Every Docker container has environment variables, MYTHIC_SERVER_HOST which points to 127.0.0.1 by default and MYTHIC_SERVER_PORT which points to 17443 by default. This information is pulled from the main /Mythic/.env file. So, if you change Mythic's main UI to HTTP on port 7444, then each C2 Docker container's MYTHIC_SERVER_PORT environment variable will update. This allows your code within the docker container to always know where to forward requests so that the main Mythic server can process them.
The C2 Profile has nothing to do with the content of the messages that are being sent. It has no influence on the encryption or what format the agent messages are in (JSON, binary, stego, etc). If you want to control that level of granularity, you need to check out the 10. Translation Containers.
When forwarding messages to Mythic, they must be in a specific format: Base64(UUID + message). This just allows Mythic to have a standard way to process messages that are coming in and pull out the needed pieces of information. The UUID allows mythic to look up the associated Payload Type and see what needs to happen (is it a payload that's staging, is it a callback, does processing need to go to a translation container first, etc).The message is typically an encrypted blob, but could be anything.

C2 RPC

C2 Profiles can access the same RPC functions that Payload Types can; however, since C2 profiles don't have things like a task_id, there is some functionality they won't be able to leverage.

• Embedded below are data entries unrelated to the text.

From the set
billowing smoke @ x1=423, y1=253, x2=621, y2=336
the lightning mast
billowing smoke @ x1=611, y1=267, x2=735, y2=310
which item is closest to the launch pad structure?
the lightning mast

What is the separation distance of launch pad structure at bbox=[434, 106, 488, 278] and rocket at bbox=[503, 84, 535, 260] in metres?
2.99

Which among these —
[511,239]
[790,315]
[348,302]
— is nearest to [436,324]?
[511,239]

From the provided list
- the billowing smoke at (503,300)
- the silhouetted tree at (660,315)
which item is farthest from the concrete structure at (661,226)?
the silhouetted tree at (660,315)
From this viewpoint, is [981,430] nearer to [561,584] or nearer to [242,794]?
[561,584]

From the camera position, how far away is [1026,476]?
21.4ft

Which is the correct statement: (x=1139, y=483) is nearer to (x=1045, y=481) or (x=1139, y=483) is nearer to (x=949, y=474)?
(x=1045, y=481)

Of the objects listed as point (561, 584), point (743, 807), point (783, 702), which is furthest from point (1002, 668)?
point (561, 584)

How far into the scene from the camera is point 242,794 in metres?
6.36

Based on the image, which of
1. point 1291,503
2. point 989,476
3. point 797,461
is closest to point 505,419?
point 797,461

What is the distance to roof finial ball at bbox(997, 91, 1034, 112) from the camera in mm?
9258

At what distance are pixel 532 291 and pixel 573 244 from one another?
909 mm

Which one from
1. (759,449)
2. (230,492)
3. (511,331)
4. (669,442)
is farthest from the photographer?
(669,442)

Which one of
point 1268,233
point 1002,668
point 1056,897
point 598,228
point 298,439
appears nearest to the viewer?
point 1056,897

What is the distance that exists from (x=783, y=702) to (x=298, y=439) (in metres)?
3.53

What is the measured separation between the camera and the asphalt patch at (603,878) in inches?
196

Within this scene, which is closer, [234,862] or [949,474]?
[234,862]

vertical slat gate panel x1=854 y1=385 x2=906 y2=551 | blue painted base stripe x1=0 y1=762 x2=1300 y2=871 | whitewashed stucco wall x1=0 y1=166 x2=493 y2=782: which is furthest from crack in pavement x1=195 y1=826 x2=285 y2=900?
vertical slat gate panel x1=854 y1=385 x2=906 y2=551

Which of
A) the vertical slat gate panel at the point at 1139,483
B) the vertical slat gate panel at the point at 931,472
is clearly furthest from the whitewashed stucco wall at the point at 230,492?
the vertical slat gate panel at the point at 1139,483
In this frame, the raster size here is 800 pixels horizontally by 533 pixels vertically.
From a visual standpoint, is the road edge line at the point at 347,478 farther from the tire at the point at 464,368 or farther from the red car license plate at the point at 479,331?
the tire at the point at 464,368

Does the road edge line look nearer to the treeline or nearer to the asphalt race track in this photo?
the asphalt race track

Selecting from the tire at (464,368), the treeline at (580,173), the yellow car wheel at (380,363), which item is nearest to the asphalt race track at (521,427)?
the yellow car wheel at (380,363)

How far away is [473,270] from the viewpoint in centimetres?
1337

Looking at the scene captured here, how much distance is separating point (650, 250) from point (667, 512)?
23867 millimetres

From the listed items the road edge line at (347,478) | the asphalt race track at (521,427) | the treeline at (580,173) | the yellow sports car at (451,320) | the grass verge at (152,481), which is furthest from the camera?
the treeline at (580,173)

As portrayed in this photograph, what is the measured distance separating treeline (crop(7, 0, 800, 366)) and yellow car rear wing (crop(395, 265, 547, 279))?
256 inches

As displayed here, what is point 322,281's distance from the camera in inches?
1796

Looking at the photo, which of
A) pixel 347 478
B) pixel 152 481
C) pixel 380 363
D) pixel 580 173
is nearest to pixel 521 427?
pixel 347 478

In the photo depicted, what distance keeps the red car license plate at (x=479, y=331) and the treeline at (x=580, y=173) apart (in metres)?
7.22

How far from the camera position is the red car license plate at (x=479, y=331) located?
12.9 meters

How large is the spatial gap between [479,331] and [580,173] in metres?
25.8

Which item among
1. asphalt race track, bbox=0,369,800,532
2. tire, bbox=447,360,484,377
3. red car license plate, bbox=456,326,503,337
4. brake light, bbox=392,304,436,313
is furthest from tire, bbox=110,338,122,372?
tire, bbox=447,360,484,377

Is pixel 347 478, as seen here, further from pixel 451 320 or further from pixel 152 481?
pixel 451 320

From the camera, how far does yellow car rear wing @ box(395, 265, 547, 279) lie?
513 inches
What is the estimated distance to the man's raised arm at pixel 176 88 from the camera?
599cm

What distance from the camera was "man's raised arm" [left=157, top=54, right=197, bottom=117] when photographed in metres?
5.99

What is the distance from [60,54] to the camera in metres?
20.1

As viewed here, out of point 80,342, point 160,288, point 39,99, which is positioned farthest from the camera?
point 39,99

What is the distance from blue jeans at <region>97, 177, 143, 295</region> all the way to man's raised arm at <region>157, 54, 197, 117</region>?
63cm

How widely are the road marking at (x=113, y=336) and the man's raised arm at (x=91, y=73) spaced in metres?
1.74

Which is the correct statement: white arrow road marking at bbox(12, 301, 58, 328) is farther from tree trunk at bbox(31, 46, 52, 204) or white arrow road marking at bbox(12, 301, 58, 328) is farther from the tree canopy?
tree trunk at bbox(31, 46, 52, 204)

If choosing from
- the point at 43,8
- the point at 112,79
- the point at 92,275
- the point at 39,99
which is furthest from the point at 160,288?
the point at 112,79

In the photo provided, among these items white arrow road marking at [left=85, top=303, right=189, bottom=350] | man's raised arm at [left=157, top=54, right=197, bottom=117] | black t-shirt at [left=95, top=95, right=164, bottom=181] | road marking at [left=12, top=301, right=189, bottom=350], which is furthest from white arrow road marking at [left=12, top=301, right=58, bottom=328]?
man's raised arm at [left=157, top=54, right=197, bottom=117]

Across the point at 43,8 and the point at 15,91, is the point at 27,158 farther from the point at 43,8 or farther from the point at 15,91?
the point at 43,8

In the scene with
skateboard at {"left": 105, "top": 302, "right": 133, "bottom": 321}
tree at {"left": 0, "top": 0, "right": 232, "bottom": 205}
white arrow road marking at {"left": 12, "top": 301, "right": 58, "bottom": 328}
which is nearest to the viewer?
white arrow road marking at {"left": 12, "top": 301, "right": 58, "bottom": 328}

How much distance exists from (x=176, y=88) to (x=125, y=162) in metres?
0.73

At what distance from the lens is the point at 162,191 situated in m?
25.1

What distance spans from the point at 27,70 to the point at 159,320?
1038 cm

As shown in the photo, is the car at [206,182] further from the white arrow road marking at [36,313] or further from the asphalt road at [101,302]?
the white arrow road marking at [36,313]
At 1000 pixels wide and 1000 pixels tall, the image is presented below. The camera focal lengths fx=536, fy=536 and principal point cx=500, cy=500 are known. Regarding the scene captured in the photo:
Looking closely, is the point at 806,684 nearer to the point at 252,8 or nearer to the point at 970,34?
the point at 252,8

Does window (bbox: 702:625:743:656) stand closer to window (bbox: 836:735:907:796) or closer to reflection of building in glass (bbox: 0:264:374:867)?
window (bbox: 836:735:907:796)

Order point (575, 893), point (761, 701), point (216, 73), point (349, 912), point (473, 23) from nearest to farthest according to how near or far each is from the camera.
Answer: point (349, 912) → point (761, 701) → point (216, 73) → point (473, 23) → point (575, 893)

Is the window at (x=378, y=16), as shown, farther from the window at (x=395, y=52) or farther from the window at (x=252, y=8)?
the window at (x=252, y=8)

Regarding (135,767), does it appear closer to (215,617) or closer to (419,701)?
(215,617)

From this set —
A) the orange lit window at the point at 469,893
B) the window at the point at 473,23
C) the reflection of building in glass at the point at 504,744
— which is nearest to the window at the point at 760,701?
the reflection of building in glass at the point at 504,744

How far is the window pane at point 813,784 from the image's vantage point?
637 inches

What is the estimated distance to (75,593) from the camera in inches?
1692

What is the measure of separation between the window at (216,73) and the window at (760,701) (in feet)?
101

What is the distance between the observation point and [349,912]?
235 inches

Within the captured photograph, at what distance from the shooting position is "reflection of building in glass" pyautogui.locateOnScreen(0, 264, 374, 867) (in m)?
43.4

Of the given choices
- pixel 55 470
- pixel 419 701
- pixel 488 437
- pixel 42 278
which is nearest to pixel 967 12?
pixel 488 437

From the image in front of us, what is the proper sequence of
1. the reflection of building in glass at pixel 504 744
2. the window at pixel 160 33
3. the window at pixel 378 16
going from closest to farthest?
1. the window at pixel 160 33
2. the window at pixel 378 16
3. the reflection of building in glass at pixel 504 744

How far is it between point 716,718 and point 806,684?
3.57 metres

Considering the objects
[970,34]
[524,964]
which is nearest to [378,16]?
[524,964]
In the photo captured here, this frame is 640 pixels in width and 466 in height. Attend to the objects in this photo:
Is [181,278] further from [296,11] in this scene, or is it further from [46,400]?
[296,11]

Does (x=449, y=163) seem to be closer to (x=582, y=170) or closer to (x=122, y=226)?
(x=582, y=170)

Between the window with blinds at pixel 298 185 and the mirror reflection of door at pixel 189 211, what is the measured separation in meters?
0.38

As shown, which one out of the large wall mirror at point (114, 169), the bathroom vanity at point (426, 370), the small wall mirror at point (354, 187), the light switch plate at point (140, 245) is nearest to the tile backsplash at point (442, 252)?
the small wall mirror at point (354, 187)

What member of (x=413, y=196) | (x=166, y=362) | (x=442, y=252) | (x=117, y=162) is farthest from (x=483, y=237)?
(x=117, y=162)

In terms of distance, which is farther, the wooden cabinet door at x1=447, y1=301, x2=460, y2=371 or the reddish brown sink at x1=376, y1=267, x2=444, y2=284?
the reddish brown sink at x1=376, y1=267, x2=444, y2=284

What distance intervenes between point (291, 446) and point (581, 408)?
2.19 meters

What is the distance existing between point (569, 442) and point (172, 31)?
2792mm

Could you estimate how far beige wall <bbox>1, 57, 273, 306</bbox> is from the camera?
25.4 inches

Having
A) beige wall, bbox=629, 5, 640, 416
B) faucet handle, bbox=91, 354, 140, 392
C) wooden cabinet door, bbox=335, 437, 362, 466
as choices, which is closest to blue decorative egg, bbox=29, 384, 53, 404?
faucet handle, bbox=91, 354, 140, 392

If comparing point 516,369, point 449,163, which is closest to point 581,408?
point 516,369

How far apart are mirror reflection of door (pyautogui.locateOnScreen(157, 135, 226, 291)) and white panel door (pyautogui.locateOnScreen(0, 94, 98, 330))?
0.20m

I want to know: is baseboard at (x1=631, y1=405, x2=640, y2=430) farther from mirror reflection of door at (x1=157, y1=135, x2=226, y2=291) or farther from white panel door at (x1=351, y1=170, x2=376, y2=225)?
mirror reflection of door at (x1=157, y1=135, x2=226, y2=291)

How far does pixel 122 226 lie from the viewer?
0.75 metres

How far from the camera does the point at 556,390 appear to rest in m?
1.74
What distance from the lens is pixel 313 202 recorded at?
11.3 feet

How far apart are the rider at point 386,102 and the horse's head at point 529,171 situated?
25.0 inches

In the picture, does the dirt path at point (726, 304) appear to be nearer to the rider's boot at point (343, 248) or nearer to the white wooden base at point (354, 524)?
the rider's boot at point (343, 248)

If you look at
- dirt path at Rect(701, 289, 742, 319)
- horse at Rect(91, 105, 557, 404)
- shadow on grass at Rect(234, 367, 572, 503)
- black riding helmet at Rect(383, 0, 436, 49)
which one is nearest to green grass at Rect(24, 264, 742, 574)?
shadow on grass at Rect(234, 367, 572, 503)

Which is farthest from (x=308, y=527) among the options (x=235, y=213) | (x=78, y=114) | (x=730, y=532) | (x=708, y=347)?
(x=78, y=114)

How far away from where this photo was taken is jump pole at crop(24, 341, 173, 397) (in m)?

Payload Type Docker -> C2 Docker

This one is a little less intuitive than the C2 Docker container directly reaching out to the Mythic server for functionality. This functionality allows tasking as an operator to directly manipulate a C2 component. This functionality has no "default" functions, it's all based on the C2 profile itself. Technically, this goes both ways - C2 Profiles can reach back and execute functionality from Payload Types as well.
Payload Types and C2 Profiles can specify an attribute, custom_rpc_functions, which are dictionaries of key-value pairs (much like the completion functions) where the key is the name of the function that a remote services can call, and the value is the actual function itself. These functions have the following format:
async def func_name(incomingMsg: PayloadBuilder.PTOtherServiceRPCMessage) -> PayloadBuilder.PTOtherServiceRPCMessageResponse:
response = PayloadBuilder.PTOtherServiceRPCMessageResponse(
Success=True,
Result={"some dictionary": "with some values", **incomingMsg.ServiceRPCFunctionArguments}
)
The incoming data is a dictionary in the incomingMsg.ServiceRPCFunctionArguments and the resulting data goes back through the Result key.